13 Responses to “The Wind Harp Sings”

  1. Asakiyume says:

    Congratulations on publication!

  2. Perla says:

    I liked it. It’s the kind of science fiction I’ve always wanted to read. I like stories with a particular attention to world building, especially with original settings (prefabricated worlds and situations don’t raise any sense of wonder in me). You created a very rich and complex universe. I’ve had at first a little difficulty with names (they looked all the same, when I began reading) and words in their language. But it’s the kind of difficulty I like, because language is one of the things that can best convey the “flavour” of a culture and allow us to get really immersed in a world. There are people who like to read of characters named “Alice” and “Bob” even if they are from another galaxy. I am the exact opposite kind of reader.

  3. Athena says:

    Thank you, Francesca! A tiny step but it counts. And I still remember and enjoy the comments you made when you first read the story.

  4. Athena says:

    I’m glad you enjoyed the story!
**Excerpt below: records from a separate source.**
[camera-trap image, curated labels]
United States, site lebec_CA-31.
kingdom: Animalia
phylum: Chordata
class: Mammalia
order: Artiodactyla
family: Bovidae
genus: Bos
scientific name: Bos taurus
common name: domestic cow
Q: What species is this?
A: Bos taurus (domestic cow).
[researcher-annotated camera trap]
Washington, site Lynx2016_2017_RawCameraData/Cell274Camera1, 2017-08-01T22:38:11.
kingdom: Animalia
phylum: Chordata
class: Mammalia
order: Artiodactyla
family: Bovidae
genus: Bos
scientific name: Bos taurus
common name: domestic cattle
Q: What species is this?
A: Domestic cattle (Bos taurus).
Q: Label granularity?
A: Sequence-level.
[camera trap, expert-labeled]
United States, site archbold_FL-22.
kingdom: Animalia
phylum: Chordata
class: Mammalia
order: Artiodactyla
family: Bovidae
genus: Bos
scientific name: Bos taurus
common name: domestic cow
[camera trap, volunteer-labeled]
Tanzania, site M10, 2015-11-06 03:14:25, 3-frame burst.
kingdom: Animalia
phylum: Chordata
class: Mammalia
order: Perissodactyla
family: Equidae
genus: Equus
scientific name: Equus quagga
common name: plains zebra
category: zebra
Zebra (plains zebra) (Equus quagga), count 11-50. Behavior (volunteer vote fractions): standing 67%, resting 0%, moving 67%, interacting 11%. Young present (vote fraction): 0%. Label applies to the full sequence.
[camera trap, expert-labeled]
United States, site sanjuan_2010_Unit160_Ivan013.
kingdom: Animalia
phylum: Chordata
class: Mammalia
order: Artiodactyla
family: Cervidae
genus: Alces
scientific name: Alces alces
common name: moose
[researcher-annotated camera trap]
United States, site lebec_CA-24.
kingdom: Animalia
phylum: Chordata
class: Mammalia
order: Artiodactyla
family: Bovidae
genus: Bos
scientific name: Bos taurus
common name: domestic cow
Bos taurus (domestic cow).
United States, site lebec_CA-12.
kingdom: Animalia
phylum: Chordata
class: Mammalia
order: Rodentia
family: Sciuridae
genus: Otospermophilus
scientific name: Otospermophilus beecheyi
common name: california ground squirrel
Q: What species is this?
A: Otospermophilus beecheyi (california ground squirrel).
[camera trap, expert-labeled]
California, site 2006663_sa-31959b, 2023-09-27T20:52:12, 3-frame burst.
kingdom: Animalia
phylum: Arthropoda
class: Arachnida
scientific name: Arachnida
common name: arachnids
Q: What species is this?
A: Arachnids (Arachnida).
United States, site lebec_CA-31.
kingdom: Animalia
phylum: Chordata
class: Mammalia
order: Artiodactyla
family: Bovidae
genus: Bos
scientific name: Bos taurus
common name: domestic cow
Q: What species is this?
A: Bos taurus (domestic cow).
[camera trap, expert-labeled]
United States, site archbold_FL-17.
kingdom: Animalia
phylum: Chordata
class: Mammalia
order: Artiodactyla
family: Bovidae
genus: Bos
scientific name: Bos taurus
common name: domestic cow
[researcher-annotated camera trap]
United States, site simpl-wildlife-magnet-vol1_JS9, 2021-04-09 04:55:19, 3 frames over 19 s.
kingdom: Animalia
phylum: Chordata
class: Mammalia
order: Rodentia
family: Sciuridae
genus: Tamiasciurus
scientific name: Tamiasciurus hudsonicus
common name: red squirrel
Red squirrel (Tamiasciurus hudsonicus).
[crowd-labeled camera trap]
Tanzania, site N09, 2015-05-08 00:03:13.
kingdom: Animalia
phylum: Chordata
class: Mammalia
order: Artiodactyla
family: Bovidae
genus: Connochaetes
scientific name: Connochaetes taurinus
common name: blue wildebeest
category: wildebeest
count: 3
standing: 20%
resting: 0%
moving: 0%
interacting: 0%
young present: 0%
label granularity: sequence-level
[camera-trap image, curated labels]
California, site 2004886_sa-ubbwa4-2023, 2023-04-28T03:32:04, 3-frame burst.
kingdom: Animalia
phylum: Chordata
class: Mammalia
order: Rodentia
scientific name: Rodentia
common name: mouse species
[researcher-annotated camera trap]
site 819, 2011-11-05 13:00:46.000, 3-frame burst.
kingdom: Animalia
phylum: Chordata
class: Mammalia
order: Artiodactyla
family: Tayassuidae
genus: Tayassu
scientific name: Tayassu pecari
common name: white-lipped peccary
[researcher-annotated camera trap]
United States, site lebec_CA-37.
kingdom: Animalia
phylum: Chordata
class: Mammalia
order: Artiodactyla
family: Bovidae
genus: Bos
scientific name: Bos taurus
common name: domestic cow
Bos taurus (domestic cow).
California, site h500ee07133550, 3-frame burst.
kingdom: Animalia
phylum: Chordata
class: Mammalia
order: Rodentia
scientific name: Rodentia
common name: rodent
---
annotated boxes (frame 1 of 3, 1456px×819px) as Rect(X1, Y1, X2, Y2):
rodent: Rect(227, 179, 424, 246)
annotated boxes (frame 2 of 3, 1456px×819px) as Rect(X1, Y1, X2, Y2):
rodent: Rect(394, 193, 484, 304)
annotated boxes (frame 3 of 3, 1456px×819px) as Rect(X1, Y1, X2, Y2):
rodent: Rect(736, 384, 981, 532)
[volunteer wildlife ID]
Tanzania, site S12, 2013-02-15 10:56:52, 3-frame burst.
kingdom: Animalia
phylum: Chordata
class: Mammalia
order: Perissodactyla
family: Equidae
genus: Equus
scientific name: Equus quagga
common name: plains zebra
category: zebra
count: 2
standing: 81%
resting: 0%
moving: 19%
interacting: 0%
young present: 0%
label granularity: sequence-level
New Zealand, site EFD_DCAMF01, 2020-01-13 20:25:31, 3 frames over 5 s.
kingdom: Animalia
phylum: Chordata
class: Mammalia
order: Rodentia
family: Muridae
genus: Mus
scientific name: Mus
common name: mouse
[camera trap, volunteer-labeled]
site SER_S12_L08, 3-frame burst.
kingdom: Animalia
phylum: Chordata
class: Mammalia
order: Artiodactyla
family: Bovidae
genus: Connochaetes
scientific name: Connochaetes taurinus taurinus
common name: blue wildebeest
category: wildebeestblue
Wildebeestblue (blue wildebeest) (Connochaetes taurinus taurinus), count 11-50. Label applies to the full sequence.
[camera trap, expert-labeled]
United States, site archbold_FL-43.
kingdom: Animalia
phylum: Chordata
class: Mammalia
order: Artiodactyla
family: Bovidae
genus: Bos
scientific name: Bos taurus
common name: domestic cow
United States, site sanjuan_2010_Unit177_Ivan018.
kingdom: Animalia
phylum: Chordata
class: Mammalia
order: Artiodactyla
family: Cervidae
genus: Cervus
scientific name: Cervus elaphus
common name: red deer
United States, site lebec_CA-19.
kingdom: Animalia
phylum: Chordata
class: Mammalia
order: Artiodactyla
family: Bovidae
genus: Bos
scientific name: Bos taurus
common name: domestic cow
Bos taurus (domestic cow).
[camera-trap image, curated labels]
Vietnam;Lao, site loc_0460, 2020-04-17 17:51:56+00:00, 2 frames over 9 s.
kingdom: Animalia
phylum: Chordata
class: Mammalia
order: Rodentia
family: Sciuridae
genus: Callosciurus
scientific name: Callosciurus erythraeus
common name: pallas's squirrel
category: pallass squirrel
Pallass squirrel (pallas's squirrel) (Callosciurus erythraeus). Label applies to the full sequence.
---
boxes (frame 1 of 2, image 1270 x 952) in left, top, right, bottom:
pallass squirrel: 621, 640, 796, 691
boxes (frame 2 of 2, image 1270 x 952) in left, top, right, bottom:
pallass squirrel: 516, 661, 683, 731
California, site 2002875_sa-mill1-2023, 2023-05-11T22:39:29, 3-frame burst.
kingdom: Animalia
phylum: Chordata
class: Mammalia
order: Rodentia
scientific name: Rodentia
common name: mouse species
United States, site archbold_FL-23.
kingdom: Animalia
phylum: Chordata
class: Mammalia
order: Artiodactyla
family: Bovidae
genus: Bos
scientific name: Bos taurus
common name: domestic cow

As I mention in the post and the interview, it’s part of a larger universe where you see a lot more of these cultures and their worlds. Names and terms always sound confusing in an unknown language. People have the same reaction when they read foreign literature. Perhaps the story terms/names will sound less strange when you read the extended version. *smile*

  5. Perla says:

    “the story terms/names will sound less strange when you read the extended version”
    Yes, it was easier the second time. Thank you!
    I’m looking forward to reading other stories set in this or similar universes soon.

  6. Athena says:

    With luck and some stamina on my part, you will!

  7. intrigued_scribe says:

    Congrats on publication!

  8. Athena says:

    And thank you, my dear, for the wonderful comments and stunning illustrations!

  9. PK says:

    I’ve finally worked up the courage to take you up on your invitation! Having had a bit of time to mull things over, I’ve decided that I really admire and am impressed with your ability to show rather than tell with regards to worldbuilding. Not only is the universe well-realised, but you show three complex sociopolitical systems (plus another of their interactions with each other, I suppose!) at once while still providing enough information that, by the end of The Wind Harp, all of them are comprehensible and vibrant.

    I’m really pleased to see there are more stories in this setting as I was very intrigued by Antóa and the Confederation!

  10. Athena says:

    Dear Paige, I’m delighted that the people and worlds in the story came alive for you. Lagniappe forthcoming!

  11. As you already know, I want more of the Wind Harp.

    So how many novels are needed to do you universe justice?

  12. your, not you.

    Sheesh. Typos.

  13. Athena says:

    Five or six. Several exist, at various stages of completion. As well as a cycle of interlinked stories.